Noble Lords might be wondering how the school does it and could be forgiven for imagining that this focus on English and maths must be at the expense of everything else, but not so. What is so striking about the school is the huge programme of personal development and the promotion of health and well-being activities of the sort referenced this morning on the news by our new Secretary of State for Education. In fact, the rigour and focus the school brings to the three Rs are just as evident in the approach it takes to children’s well-being through sports clubs, social skills training, critical thinking, community involvement, dance and drama workshops, public speaking and so much more. The school believes that academic standards and health and well-being need to reinforce each other, not be in competition, and its example is a beacon that shows what can be done.

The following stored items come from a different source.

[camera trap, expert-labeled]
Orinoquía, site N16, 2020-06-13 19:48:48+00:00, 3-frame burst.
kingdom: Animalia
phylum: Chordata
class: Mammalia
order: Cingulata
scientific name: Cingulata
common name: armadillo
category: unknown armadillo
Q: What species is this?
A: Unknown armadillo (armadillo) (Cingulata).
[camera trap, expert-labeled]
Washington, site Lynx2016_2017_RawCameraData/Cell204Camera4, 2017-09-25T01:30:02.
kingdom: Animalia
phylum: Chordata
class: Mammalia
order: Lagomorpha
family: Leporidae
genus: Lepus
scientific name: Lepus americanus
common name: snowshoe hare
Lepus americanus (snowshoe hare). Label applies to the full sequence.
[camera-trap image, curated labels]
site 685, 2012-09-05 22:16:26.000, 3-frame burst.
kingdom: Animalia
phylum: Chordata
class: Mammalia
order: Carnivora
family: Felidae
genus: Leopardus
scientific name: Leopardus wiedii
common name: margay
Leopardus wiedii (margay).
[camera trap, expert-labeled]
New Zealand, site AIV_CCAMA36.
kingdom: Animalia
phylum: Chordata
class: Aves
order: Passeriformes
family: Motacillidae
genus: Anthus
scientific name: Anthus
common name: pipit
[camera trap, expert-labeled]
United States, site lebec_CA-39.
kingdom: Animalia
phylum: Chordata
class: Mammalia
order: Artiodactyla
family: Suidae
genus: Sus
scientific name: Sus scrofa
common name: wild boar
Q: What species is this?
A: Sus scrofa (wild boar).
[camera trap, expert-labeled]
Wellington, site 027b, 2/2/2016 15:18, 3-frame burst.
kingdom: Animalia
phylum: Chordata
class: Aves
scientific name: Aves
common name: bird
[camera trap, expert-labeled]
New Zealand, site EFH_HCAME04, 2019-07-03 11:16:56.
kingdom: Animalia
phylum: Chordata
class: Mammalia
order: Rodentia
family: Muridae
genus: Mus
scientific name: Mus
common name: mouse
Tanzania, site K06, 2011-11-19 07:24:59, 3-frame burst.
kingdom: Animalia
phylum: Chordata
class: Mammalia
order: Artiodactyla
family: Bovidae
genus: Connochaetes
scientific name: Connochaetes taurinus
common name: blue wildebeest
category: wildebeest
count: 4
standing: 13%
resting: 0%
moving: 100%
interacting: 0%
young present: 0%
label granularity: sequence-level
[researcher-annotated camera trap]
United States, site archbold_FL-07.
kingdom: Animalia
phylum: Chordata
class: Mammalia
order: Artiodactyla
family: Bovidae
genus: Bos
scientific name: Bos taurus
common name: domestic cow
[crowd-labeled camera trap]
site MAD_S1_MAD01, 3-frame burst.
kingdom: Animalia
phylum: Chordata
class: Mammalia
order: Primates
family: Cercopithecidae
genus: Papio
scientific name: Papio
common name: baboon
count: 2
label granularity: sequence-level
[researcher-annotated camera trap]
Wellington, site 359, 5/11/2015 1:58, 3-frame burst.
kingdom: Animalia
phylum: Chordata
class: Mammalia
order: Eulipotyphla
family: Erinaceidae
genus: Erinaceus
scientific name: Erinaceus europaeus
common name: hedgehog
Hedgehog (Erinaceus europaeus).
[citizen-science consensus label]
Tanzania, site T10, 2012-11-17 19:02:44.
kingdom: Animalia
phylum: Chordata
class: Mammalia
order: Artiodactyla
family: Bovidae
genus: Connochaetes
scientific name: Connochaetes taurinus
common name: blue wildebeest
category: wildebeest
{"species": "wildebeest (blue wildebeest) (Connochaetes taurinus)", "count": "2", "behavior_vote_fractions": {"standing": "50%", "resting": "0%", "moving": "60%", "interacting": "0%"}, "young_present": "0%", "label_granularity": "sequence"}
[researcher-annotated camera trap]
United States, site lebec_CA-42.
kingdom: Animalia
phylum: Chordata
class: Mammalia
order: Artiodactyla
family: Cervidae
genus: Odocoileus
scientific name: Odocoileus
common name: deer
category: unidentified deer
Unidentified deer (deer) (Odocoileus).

We all know, unfortunately, that this is the exception that proves the rule and that far too many of our children and young people do not get the broad curriculum and extracurricular activities so evident in the example I have just given. That is because the accountability and funding regime that the new Government have inherited does nothing to promote it, leaving individual heads to do the best they can, often in challenging circumstances, and far too often our children are the ones who suffer as a result.

Our new Government’s commitment to a comprehensive review of the school curriculum and accountability system could not be more timely. It provides a wonderful opportunity to harness the commitment and expertise of head teachers up and down the country to turn the exception I have talked about today into the rule for all our children.